There are a lot of things Luc does that I’m grateful for, many of which, strangely, involve alcohol (picking up a six-pack of Strongbow for me on his way home, pouring me a glass of wine without my asking, being the designated driver on date night because all it takes me is a glass and a half to not be able to be the designated driver…)
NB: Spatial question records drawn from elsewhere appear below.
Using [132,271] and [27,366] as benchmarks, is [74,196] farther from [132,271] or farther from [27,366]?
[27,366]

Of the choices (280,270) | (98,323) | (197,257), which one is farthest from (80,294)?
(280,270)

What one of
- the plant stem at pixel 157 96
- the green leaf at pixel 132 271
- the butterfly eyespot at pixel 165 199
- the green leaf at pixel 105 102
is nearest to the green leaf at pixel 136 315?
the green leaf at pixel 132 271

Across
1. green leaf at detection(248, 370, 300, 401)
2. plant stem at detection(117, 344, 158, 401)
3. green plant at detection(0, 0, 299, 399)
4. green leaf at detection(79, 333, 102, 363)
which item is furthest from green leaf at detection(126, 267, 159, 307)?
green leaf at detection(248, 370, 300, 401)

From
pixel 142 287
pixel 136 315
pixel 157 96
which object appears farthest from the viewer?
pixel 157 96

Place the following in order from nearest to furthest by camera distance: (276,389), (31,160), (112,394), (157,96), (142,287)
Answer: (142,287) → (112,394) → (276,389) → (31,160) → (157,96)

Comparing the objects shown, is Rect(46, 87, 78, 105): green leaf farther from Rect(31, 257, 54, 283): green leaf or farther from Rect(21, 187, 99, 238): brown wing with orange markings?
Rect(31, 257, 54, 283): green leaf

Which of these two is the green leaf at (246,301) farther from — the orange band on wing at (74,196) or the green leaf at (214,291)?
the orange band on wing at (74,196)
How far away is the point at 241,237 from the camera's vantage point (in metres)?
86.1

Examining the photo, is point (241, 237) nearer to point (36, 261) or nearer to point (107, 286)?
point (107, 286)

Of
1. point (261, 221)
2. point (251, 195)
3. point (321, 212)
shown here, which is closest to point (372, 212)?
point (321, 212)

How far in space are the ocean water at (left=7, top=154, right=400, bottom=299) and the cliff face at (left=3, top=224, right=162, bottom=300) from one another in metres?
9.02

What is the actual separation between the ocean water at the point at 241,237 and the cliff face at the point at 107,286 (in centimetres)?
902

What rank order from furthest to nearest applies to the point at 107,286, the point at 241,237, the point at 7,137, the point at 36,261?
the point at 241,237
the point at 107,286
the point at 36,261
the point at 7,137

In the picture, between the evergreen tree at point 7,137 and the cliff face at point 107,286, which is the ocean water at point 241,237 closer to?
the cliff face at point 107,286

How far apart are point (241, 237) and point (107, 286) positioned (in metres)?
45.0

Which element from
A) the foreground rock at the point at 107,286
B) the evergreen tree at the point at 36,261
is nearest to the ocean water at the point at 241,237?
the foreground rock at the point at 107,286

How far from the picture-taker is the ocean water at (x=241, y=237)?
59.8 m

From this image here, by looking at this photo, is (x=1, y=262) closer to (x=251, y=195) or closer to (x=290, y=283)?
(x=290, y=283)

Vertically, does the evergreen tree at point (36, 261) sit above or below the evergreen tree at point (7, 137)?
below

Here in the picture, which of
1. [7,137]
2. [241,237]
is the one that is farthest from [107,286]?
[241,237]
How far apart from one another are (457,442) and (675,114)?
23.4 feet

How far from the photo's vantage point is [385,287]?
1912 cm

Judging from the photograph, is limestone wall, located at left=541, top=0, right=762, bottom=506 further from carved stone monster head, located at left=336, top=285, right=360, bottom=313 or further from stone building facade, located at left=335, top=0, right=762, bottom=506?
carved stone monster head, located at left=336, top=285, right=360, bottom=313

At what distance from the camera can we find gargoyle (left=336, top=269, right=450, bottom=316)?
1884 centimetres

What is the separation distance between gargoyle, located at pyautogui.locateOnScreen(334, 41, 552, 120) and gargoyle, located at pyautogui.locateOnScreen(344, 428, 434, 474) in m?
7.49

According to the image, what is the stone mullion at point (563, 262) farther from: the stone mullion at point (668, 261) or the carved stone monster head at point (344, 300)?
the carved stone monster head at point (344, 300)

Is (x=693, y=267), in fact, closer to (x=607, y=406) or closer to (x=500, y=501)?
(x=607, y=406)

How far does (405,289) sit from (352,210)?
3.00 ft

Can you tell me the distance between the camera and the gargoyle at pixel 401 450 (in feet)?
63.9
But there are certain things he does that I’m particularly grateful for because it means I don’t have to. Here are my top 5:
- Dealing with the Lawn: I love gardening. I love flowers, trees and shrubs. I love planning, planting and pruning. I do not, however, love the lawn. Oh, I’ll mow it if I have to–I like the nice fresh lines it leaves. And I love taking out the weed-wacker and tidying up along the driveway and walkway and around the tree trunks. I even like to pull out my trusty edger to make sure there’s a nice clean separation between the lawn and my flower beds. I do not, however, like dealing with the lawn itself. The aerating, dethatching, weeding, fertilizing, overseeding. I find it a whole lot of work for very little payback. Luc, bless his soul, is the lawn man. Granted, every spring he’ll neglect the lawn until it becomes a neighbourhood embarrassment and can be ignored no longer, but once he gets it in his head to get it under control, he’s an aerating, dethatching, weeding, fertilizing, overseeding god, and ends up delivering the perfect foreground for my gardens.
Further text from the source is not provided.